What the task asks:
Gather each line of the listing below that contains the word "ground", and reproduce those lines in their original order.

Information supplied:
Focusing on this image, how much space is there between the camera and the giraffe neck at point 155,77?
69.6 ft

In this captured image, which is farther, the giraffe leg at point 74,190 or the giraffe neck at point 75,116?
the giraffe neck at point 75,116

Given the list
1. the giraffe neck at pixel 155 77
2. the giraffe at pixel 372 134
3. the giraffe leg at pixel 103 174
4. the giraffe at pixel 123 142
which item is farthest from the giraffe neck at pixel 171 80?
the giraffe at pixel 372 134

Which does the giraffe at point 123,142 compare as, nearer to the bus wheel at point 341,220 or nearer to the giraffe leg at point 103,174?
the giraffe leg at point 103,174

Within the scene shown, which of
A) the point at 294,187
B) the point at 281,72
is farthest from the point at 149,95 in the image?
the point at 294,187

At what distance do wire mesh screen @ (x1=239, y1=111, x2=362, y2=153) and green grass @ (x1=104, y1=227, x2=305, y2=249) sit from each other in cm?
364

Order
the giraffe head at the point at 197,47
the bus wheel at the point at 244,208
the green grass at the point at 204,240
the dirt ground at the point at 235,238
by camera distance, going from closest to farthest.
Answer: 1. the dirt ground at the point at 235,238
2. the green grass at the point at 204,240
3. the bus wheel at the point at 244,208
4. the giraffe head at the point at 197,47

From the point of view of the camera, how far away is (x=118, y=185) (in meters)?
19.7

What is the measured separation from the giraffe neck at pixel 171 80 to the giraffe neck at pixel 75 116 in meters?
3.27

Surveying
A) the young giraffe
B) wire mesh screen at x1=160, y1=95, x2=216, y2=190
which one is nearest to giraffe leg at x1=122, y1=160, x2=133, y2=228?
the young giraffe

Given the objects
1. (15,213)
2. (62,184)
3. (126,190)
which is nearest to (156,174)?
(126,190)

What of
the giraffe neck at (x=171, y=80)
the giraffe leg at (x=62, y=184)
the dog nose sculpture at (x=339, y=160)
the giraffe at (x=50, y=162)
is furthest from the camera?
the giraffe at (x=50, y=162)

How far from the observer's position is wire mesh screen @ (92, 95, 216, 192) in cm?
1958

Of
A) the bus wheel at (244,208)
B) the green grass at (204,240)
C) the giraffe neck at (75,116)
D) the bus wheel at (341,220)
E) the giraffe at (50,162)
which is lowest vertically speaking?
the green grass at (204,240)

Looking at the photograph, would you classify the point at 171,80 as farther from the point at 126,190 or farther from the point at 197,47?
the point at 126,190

---

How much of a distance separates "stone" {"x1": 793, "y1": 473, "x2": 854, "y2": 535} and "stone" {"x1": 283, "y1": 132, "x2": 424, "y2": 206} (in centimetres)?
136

Output for this exercise:
the dirt ground at the point at 235,238
Answer: 1. the dirt ground at the point at 235,238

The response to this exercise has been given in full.